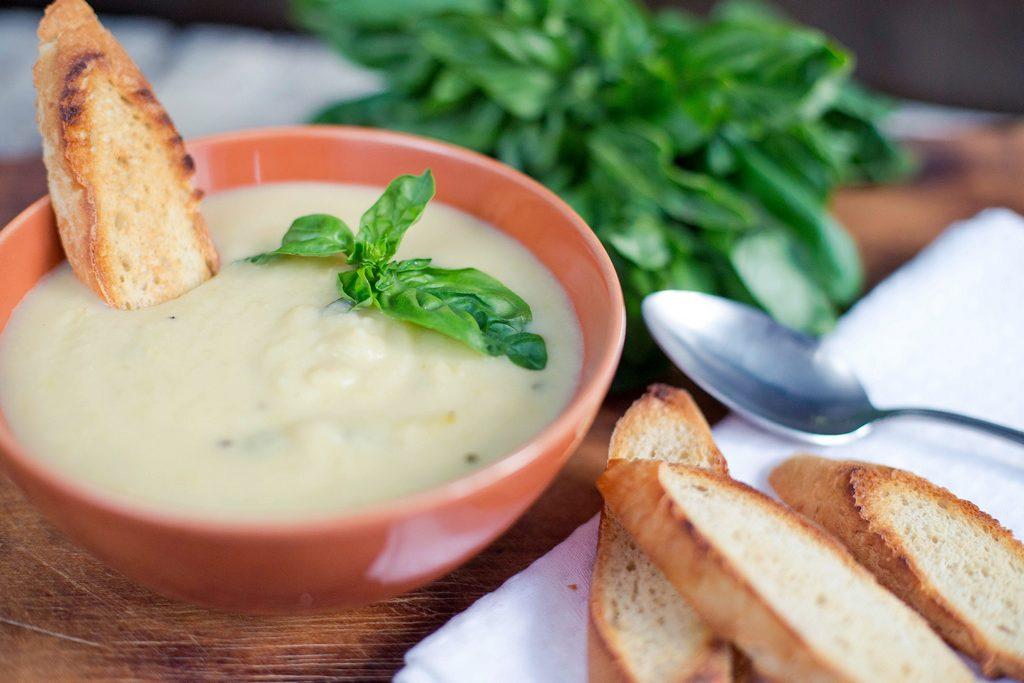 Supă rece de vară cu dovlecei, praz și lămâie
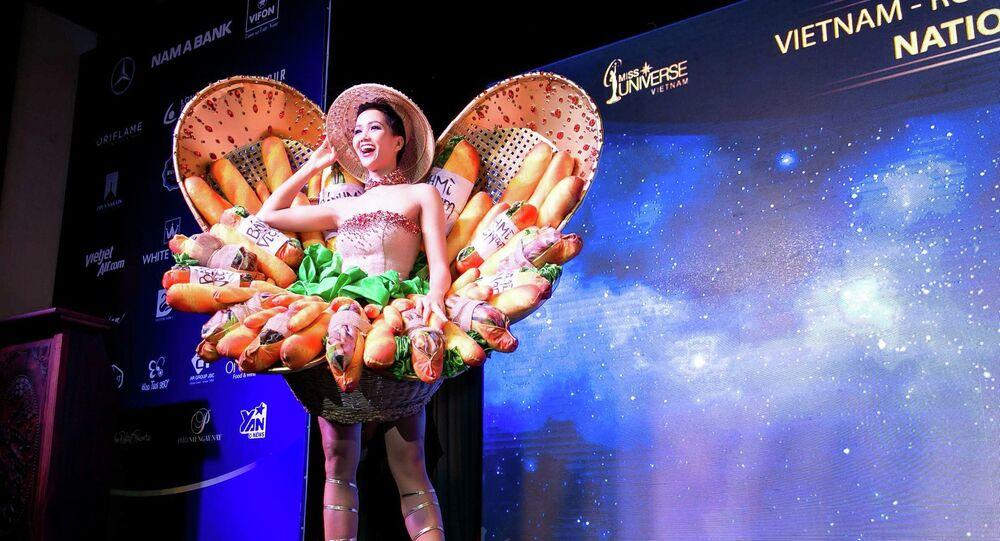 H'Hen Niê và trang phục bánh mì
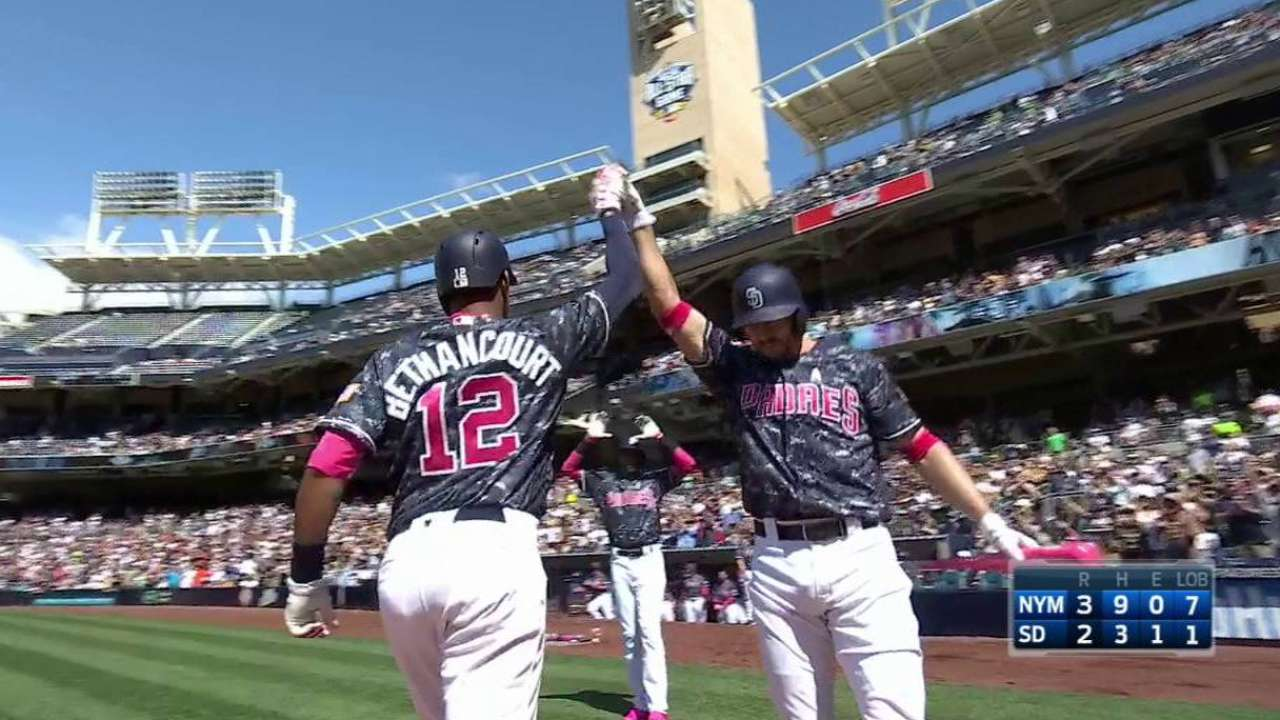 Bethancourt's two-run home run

___

Task directions >>
Write the material above out again exactly. Omit every image.

Exercise solution >>
 Supă rece de vară cu dovlecei, praz și lămâie
 H'Hen Niê và trang phục bánh mì
 Bethancourt's two-run home run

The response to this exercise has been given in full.